**Required task**
Turn the stretch of the listing from the line containing "Which one out of" through the end of the listing into a Markdown table with the columns Row and Line, numbering each line and leaving out blank lines.

>> BEGIN Provided material

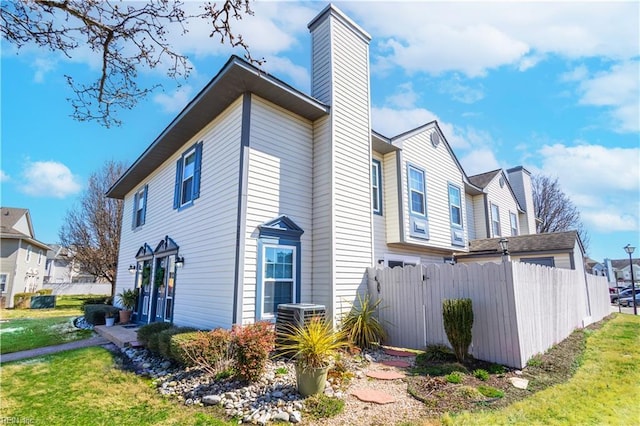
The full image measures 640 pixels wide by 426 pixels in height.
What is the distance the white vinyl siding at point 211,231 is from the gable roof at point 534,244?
455 inches

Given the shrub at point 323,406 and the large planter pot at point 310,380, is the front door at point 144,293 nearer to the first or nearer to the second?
the large planter pot at point 310,380

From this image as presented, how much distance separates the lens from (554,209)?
29641 mm

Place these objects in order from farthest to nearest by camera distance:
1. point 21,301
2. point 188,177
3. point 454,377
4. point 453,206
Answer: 1. point 21,301
2. point 453,206
3. point 188,177
4. point 454,377

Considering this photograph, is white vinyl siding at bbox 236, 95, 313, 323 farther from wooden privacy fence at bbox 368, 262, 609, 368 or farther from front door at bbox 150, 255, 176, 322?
front door at bbox 150, 255, 176, 322

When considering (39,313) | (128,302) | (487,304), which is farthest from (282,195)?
(39,313)

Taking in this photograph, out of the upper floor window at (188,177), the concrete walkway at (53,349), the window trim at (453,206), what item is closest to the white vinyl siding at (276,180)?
the upper floor window at (188,177)

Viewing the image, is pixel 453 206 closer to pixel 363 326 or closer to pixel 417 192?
pixel 417 192

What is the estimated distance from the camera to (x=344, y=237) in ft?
27.3

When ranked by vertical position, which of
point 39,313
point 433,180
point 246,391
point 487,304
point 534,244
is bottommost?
point 39,313

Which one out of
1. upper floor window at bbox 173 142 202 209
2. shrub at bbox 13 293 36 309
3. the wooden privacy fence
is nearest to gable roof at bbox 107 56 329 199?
upper floor window at bbox 173 142 202 209

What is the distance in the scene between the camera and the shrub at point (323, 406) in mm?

>> END Provided material

**Reply to the task**
| Row | Line |
|---|---|
| 1 | Which one out of |
| 2 | 1. upper floor window at bbox 173 142 202 209 |
| 3 | 2. shrub at bbox 13 293 36 309 |
| 4 | 3. the wooden privacy fence |
| 5 | is nearest to gable roof at bbox 107 56 329 199? |
| 6 | upper floor window at bbox 173 142 202 209 |
| 7 | What is the distance in the scene between the camera and the shrub at point (323, 406) in mm? |